In cautioning against renewed international diplomatic engagement with Iran, Netanyahu has warned Western powers not to fall into a “trap” of letting Iran buy more time.

There was no immediate sign from Monday’s talks that Obama’s sharpened rhetoric against Iran and calls for restraint by Israel would be enough to delay any Israeli military plans against Tehran, which has called for the destruction of the Jewish state.

Despite that, the body language between the two leaders was a stark contrast to their last Oval Office meeting in May 2011 when Netanyahu lectured Obama on Jewish history and criticized his approach to Israeli-Palestinian peacemaking.
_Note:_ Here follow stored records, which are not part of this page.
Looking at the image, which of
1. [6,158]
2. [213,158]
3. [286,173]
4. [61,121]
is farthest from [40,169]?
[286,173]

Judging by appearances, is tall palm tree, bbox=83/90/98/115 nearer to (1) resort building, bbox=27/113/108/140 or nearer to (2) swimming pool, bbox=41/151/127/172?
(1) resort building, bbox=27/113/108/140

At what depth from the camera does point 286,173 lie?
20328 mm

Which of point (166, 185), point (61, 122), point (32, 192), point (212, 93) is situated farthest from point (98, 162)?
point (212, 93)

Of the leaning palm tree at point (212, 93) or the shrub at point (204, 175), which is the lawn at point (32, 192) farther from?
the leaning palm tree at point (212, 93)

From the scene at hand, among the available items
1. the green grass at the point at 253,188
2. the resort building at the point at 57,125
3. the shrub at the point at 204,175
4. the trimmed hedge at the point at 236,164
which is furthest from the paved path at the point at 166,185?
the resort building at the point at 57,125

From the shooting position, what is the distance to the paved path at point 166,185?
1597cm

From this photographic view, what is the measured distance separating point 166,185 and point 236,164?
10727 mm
This time, Obama and Netanyahu appeared cordial and businesslike, smiling at each other and sometimes nodding as the other spoke.

Even though Obama has ratcheted up his rhetoric against Iran in recent days, he and Netanyahu went into the talks divided over how quickly the clock is ticking toward possible military action, and the meeting appeared unlikely to change that.
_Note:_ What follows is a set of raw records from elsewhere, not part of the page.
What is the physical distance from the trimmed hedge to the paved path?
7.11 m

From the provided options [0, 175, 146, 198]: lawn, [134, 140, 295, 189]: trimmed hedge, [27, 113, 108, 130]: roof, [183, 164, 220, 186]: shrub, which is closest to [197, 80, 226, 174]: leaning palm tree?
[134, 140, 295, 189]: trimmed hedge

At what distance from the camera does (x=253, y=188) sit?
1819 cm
They remain far apart on any explicit nuclear “red lines” that Tehran must not be allowed to cross, and they have yet to agree on a time frame when military forces might need to be applied.


Obama’s encounter with Netanyahu was considered crucial to preserving the trust of America’s closest Middle East ally, which fears that time is running out for an effective Israeli strike on Iran, and to counter election-year criticism from Republican rivals who question his support for the Jewish state.
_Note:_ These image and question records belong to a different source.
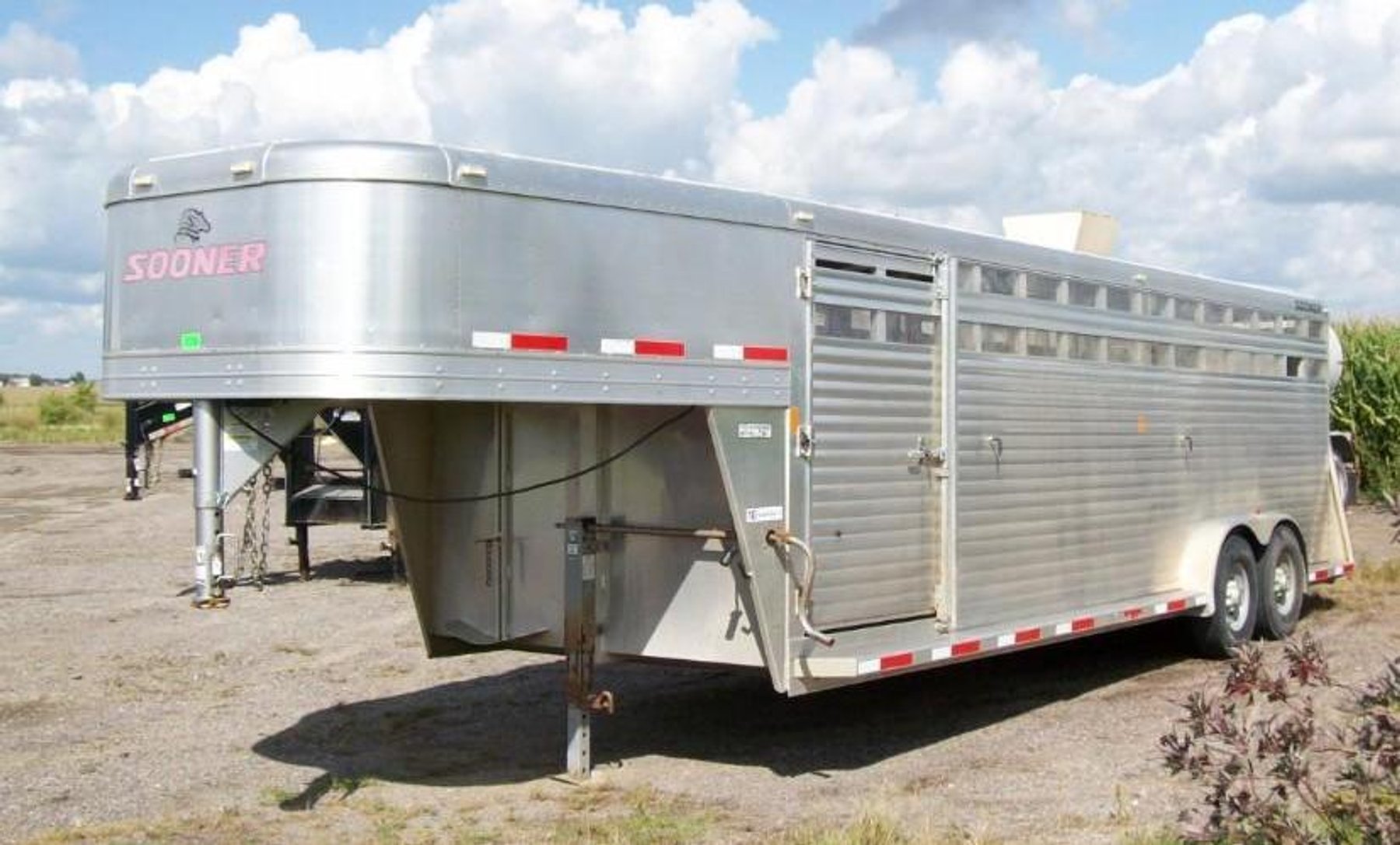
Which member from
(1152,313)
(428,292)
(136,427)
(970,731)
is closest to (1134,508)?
(1152,313)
He is also trying to tamp down increasingly strident talk of another war in the region that could cause further spikes in global oil prices and hit the fragile U.S. economic recovery – dire consequences that could threaten his re-election chances.

Speculation is mounting that Israel could opt to act militarily on its own unless it receives credible guarantees that the United States will be ready to use force against Iran if international sanctions and diplomacy fail.

Israel fears that Iranian nuclear facilities may soon be buried so deep that they would be invulnerable to its bunker-busting bombs, which are less powerful than those in the U.S. arsenal.

Obama said both he and Netanyahu “prefer to resolve this diplomatically” and that both understand the cost of military action.

Netanyahu did not echo that point in his own brief public remarks, saying instead: “If there’s one thing that stands out clearly in the Middle East today, it’s that Israel and America stand together.”

What is clear, however, is the potential political liability for Obama’s re-election bid if hostilities break out in the Middle East before the November 6 U.S. presidential election.

Netanyahu’s visit comes one day before the pivotal “Super Tuesday” round of Republican presidential primaries, with Obama’s Republican rivals seizing on the chance to accuse him of being weak in backing a staunch ally and in confronting a bitter foe.

Further complicating matters is a trust deficit between Obama and Netanyahu.

In their last Oval Office meeting a year ago, Netanyahu embarrassed Obama by lecturing him on Jewish history and flatly rejecting his proposal that Israel’s 1967 borders be the basis for negotiations on creating a Palestinian state.

But relations have thawed somewhat since then as Obama has taken a tougher line on Iran while refraining from any new Middle East peace drives. Obama also scored points with Israelis for opposing a Palestinian bid for U.N. statehood recognition last September.